Regulation | July 16, 2021 | by Jill Schumann

LeadingAge Coronavirus Update Calls feature brief segments called “Drive for 75” to promote the successful vaccination of at least 75% of our aging services providers’ workforce, and as needed, residents, by June 30. We will cover developments in the news, research, and innovative practices that support our members in attaining high vaccination rates.

This Week’s Highlights:

Volume Fifty: Air Date 7.12.21. “COVID-19 Vaccine and People with Disabilities”

The IMPACT WV project at the WVU Center for Excellence in Disabilities (WVU CED) is launching a new public health initiative, COVID-19 Vaccine Access and Confidence for People with Disabilities. The goal is to vaccinate all eligible people with disabilities by the anniversary of the Americans with Disabilities Act (ADA) on July 26th. The focus is on family conversations and Network centers will share information on the safety and efficacy of the COVID-19 vaccine in community meetings, newsletters, social media campaigns, short videos, and other local outreach efforts.

“This initiative builds upon IMPACT WV work, a two-generational way of thinking by providing key information about the COVID-19 vaccine for families to use when shaping their views of the vaccine for their health and future. “Providing the tools and resources to support those family conversations around health and vaccines will get us one step closer to our #VaccinateByADA goal and a healthier future.”

COVID-19 Vaccine Access and Confidence for People with Disabilities is made possible through a cooperative agreement with the Centers for Disease Control and Prevention (CDC). Learn more at: and http://

Volume Fifty One: Air Date 7.14.21. “Updates”

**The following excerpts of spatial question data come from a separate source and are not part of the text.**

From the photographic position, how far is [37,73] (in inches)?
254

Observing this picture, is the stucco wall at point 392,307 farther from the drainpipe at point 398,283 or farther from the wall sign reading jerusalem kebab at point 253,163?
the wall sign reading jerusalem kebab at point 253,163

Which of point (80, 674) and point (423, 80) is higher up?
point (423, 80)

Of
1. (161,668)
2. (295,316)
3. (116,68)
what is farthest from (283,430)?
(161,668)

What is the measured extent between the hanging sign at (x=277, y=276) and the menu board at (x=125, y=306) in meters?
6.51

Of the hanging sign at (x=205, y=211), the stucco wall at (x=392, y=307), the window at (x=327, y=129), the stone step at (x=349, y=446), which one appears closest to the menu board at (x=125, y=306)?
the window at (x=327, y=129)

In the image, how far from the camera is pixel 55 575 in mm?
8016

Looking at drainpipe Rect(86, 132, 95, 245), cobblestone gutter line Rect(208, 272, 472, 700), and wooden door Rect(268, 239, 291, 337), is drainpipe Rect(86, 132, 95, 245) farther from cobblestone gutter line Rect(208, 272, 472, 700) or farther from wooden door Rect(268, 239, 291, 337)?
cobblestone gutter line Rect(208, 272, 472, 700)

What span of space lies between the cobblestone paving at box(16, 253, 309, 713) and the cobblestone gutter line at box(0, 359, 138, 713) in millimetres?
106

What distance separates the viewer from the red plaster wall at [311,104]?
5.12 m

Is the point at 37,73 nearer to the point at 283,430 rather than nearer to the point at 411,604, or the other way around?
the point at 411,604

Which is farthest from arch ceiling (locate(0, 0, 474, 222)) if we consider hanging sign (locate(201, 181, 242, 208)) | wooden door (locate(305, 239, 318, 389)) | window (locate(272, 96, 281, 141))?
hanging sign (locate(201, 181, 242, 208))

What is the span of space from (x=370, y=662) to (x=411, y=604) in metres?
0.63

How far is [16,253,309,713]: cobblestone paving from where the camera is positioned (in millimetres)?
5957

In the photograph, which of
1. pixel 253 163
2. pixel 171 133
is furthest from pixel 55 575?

The first update is about the Johnson and Johnson vaccine. The J & J single-shot COVID-19 vaccine prompts a “strong neutralizing antibody response” that lasts at least eight months, according to the company. Studies of eight months of data show that the vaccine generates “persistent activity” against the Delta variant and other prevalent variants. The antibody response grows stronger over time according to J & J.

You may also have heard that this week the FDA has updated the label on the J & J vaccine to warn of the possible increased risk of a rare neurological complication known as Guillain-Barré syndrome. While the FDA said it had not established the vaccine could cause the syndrome, it noted an increase in reports of the sometimes paralyzing condition. The advice, however, continues to be that COVID risks far outweigh vaccine risks.

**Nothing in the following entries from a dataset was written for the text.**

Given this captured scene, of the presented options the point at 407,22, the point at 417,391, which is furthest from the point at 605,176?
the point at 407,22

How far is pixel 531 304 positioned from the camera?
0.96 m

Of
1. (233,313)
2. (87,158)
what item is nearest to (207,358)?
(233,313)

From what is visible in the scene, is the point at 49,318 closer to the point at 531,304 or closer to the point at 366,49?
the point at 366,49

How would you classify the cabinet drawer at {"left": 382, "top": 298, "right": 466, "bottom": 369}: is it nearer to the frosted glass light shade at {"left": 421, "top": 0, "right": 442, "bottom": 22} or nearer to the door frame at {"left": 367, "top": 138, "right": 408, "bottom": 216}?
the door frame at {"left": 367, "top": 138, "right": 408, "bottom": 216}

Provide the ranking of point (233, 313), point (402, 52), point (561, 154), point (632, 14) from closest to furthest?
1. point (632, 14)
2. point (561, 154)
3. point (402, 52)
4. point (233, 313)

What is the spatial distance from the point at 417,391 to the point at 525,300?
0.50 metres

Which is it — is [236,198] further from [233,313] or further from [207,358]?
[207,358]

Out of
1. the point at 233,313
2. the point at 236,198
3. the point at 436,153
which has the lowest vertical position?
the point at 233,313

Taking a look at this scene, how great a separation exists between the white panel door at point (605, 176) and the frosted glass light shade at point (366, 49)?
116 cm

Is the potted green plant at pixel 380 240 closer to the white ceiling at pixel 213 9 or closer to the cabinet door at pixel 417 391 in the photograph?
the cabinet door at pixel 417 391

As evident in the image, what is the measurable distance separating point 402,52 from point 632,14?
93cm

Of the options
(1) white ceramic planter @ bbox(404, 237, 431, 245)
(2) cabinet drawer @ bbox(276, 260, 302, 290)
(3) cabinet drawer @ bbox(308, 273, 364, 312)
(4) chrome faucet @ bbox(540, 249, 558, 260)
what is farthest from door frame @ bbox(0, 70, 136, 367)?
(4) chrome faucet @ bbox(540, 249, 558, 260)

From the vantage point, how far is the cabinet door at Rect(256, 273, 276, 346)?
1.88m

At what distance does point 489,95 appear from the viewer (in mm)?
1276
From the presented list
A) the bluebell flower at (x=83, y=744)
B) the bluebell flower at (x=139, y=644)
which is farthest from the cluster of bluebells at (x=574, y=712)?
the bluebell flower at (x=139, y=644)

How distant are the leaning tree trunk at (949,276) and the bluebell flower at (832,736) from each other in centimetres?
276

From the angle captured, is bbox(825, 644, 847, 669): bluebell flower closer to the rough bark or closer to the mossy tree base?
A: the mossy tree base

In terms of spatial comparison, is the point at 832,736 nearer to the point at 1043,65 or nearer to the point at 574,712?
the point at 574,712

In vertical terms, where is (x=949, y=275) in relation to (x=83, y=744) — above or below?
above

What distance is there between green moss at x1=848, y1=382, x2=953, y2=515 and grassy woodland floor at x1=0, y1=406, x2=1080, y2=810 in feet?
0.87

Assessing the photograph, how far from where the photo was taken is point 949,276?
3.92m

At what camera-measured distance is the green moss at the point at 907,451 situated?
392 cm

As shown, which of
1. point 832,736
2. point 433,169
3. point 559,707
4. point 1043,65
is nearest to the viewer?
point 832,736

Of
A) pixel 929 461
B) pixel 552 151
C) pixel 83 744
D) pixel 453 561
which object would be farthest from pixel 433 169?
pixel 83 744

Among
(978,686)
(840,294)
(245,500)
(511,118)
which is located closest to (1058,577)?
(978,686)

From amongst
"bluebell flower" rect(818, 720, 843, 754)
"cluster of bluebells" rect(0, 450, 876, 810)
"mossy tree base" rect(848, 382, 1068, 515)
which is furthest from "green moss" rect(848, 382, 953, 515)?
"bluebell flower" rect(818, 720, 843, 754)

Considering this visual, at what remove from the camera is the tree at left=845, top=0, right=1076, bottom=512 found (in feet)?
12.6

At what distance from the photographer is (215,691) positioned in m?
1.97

The second item is an update on the question of whether the lotteries that were begun to encourage vaccination have succeeded it their goals.

According to a study from the Boston University School of Medicine the answer is “No”. They looked at the state of Ohio’s “Vax-a-Million” lottery-based incentive system and concluded that the lottery did not increase the vaccination rate, contrary to early media reports.

Using data from the U.S. Centers of Disease Control to evaluate trends in vaccination rates among adults 18 and older, the researchers compared vaccination rates before and after the Ohio lottery versus other states in the U.S. that did not yet have vaccine incentive lottery programs. Vaccination rates in other states served as a “control” for vaccination trends measured in Ohio, allowing the researchers to account for factors besides the Ohio lottery (such expanding vaccine eligibility to adolescents) throughout the country.

“Our results suggest that state-based lotteries are of limited value in increasing vaccine uptake. Therefore, the resources devoted to vaccine lotteries may be more successfully invested in programs that target underlying reasons for vaccine hesitancy and low vaccine uptake,” said Walkey, a physician at Boston Medical Center.